確かに、セント・ヘレナは、イギリス領である。しかし、ナポレオンは、今も、セント・ヘレナにいる。脱走してはいない。
「それは、間違いだな」
きっぱりと、コリンは答えた。
「僕はね、」
不意に、フランツの声が弱々しくなった。
「僕は、パパが、みじめで貧乏で、辛い思い(Elend)をしているんじゃないかと、とても心配なんだ」
「みじめで貧乏?」
そりゃ、幽閉されてたら、みじめかもしれないが。また、ルイ18世は、約束していた年金を支払わなかった……。
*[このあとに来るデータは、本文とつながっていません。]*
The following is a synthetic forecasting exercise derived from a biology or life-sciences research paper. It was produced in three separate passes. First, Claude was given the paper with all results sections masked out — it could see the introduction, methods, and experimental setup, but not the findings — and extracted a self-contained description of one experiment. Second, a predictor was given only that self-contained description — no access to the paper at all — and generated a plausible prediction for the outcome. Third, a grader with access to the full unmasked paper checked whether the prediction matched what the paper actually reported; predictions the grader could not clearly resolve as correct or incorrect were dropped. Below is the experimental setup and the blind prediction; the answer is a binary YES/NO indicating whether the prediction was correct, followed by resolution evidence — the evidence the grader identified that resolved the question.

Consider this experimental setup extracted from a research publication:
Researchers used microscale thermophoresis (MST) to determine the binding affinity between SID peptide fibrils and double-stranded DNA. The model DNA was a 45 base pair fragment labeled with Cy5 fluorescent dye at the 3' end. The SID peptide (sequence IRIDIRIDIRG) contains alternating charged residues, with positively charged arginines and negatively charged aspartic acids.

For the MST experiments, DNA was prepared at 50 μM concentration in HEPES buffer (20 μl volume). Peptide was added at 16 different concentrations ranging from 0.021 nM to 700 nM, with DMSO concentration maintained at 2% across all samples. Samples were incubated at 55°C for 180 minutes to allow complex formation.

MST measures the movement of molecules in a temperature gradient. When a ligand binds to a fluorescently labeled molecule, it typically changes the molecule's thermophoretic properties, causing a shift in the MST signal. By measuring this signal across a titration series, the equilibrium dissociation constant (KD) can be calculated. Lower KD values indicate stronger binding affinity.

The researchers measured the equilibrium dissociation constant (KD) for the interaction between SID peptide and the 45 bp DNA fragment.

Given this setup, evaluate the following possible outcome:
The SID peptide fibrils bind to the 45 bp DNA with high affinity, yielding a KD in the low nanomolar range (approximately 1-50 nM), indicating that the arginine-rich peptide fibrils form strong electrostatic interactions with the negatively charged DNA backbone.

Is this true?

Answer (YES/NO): NO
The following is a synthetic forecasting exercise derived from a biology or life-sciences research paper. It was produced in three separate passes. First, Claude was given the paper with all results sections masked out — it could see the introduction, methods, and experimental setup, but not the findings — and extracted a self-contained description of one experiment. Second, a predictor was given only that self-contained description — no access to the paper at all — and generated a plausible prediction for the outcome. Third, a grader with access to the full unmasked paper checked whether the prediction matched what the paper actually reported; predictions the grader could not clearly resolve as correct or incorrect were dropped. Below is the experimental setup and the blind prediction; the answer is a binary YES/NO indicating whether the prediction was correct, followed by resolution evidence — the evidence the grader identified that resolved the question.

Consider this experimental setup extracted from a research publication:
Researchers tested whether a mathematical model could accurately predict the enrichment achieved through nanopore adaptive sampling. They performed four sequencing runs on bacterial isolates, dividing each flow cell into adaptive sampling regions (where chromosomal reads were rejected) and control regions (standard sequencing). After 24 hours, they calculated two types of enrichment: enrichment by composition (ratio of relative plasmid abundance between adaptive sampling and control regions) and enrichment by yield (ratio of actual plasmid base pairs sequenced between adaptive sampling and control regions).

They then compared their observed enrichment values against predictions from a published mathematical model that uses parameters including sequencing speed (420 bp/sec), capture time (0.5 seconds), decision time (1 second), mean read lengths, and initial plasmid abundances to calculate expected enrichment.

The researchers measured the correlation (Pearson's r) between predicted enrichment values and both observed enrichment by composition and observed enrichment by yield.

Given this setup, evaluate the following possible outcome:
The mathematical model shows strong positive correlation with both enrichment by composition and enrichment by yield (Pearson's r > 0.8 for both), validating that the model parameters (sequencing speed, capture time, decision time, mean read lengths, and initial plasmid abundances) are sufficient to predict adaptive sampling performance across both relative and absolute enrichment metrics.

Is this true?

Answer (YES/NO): NO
しかし、コリンも、フォレスチと同じだった。たった5歳の子どもに、君のお父さんは、今、貧乏で不幸なんだよ、などと告げることは、できなかった。
……この話は、どこから出てきたんだ?
すばやく、彼は、頭を巡らせた。
フランツの周りには、今は、家庭教師の他は、ドイツ人男性の従者しかいない。
彼らが、ナポレオンの話をしていたのを、フランツが漏れ聞いたのだとしたら?
ナポレオン……セント・ヘレナ……。
セント・ヘレナ(St.Helena)。
ドイツ語の”Helena” の発音は、”Elend” (みじめ、貧困)と似ている。
コリンは、大きく息を吸った。
「君は、父君が、貧乏で悲惨な生活をする、なんて、そんなことがあり得ると思うかい? あるいは、そんな可能性があると?」
フランツの顔が、ぱっと輝いた。
「あり得ないよ、そんなこと! だって、パパは凄い人だもん! 偉大な将軍で皇帝だったんだから!」
「それなら、きっとその通りだ。君の父君は、みじめな思いなんか、しておられないよ」
フランツの為に、コリンは請け合った。
情報遮断。
フランツがもし、自分の頭で考えることをしない少年だったら、この教育方針は、多大な成果をあげたことだろう。
しかし、彼は、そうではなかった。
選ばれた知識だけを授けられ、その他のあらゆる情報から隔離されることは、人を、死に追いやることさえある。それを、教師たちも、祖父の皇帝も、考慮しなかった。
*
ちらちらと、モーベヒト男爵夫人は、隣を見た。
夏の暑い日だった。
彼女は、パラソルの陰に入り、暑さを凌いでいた。
彼女の隣には、いかめしい中年の紳士……ディートリヒシュタイン伯爵……が、まっすぐ前を見て、座っていた。
……皇帝の孫は、同じ年頃の子どもと遊ぶ必要がある。
そういうわけで、フランツ少年は、今、彼女の息子ルドルフと、モーベヒト邸の庭で遊んでいた。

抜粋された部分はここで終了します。